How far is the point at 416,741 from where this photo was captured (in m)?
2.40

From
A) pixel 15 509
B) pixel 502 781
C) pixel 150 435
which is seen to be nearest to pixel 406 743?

####

Copy the records above word for word, keeping every line in its original order.

### THE RESPONSE
How far is the point at 416,741 from where this photo was captured (in m)?
2.40

From
A) pixel 15 509
B) pixel 502 781
C) pixel 150 435
which is seen to be nearest to pixel 406 743?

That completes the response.